Text:
I want my parenting to be based on principles from the bible, and I want my parenting to model the kind of parent God is to me. I want my parenting to model the character and servanthood of Christ.

Although you will not find a certain "parenting style" in the bible, as I thought about how we were parenting our baby girl as a newborn, I felt it modeled how God parents us when we are new Christians. God is a tender, gentle God that wants his newly adopted children to sense a secure attachment to Him as Father. When a new Christian cries out because they are hungry for more manna, more Word, He is going to meet that need. Whoever is discipling this new believer should do the same. The spiritual parent of this new believer would never say, "I'm sorry. It is not time for you to read more of the Bible or for me to teach the Bible to you again. You can only read it every four hours. And if you wake up in the middle of the night, don't pray because God only listens and responds during the day." How absurd would this be? We know that God lovingly responds to our cries day and night. He never turns a deaf ear and allows us to cry it out. We may cry, but we never cry alone. And God would never make us go without His word, the bread of life. If we want this bread every hour He will meet that need. I also thought a lot about the passage in Isaiah about God carrying us close to His heart. As a parent that had to babywear to keep my baby content, I couldn't help but think of how God carries us close to His heart when we are upset.

No, you won't find a verse in the bible that tells you that you should or shouldn't let your newborn cry it out, but you will find plenty of verses about God answering us when we cry out to Him day OR NIGHT. You won't find verses that say you should or should not rock your newborn to sleep or wear your baby in a carrier, but you will find a lot of verses about God comforting us and passages like the one in Isaiah about carrying us.

Listed entries:

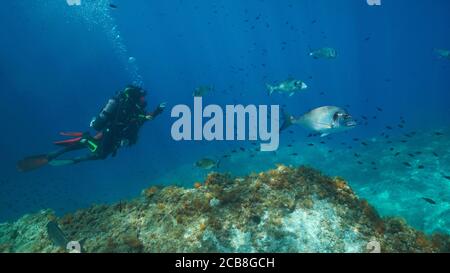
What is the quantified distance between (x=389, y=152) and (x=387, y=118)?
27.2 meters

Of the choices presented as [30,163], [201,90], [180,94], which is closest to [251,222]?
[201,90]

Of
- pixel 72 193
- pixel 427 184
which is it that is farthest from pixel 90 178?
pixel 427 184

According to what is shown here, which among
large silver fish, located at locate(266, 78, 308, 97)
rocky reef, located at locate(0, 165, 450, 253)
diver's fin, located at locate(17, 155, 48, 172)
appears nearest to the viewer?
rocky reef, located at locate(0, 165, 450, 253)

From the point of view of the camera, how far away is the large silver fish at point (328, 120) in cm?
654

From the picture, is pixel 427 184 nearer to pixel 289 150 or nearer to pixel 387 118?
pixel 289 150

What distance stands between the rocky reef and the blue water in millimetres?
5078

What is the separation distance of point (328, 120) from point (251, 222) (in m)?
2.41

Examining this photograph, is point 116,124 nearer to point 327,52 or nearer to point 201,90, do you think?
point 201,90

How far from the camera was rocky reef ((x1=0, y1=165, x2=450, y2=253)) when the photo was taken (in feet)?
21.3

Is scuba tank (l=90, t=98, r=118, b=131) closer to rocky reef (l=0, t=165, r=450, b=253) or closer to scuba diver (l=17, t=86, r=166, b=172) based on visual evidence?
scuba diver (l=17, t=86, r=166, b=172)

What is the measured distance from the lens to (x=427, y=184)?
1554 cm

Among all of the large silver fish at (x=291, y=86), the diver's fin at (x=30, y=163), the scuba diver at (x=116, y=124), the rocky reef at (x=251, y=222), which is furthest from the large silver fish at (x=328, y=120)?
the diver's fin at (x=30, y=163)

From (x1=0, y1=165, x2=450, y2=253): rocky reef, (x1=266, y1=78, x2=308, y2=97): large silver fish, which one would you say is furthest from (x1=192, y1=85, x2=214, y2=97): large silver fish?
(x1=0, y1=165, x2=450, y2=253): rocky reef
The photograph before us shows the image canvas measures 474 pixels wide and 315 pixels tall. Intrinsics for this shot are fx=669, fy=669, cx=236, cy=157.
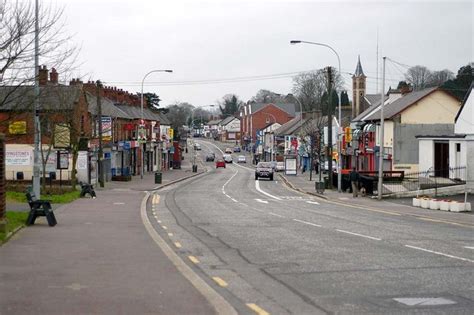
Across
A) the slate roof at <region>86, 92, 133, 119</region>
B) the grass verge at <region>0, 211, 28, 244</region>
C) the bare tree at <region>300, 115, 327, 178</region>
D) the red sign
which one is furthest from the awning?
the grass verge at <region>0, 211, 28, 244</region>

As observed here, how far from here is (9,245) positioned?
15.6m

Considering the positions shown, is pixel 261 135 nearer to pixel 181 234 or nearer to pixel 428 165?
pixel 428 165

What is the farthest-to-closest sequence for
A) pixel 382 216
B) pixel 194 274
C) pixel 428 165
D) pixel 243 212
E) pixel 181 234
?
pixel 428 165 → pixel 243 212 → pixel 382 216 → pixel 181 234 → pixel 194 274

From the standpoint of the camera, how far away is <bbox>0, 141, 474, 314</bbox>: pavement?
364 inches

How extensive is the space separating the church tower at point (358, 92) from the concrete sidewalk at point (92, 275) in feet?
201

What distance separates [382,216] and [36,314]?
20059 mm

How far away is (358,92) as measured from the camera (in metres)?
84.4

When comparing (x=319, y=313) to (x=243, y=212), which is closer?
(x=319, y=313)

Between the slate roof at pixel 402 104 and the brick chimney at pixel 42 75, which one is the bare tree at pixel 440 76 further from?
the brick chimney at pixel 42 75

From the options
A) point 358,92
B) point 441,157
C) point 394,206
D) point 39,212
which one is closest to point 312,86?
point 358,92

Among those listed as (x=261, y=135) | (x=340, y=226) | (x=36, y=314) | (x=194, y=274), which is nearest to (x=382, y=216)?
(x=340, y=226)

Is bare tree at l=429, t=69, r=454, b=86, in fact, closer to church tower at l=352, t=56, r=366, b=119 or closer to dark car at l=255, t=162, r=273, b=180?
church tower at l=352, t=56, r=366, b=119

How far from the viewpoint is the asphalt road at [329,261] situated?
979 centimetres

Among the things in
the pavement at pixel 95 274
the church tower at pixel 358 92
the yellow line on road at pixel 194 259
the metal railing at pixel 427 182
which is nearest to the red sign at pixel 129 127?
the church tower at pixel 358 92
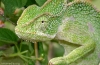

Task 1:
Transcribe the text on parenting from "No, you won't" up to and including "about carrying us.".
Task 2:
In one to three sentences, explain why, according to the text on parenting, the writer kept thinking of God carrying us close to His heart.

Response 1:
No, you won't find a verse in the bible that tells you that you should or shouldn't let your newborn cry it out, but you will find plenty of verses about God answering us when we cry out to Him day OR NIGHT. You won't find verses that say you should or should not rock your newborn to sleep or wear your baby in a carrier, but you will find a lot of verses about God comforting us and passages like the one in Isaiah about carrying us.

Response 2:
The writer was a parent who had to babywear to keep the baby content. That experience brought to mind how God carries us close to His heart when we are upset.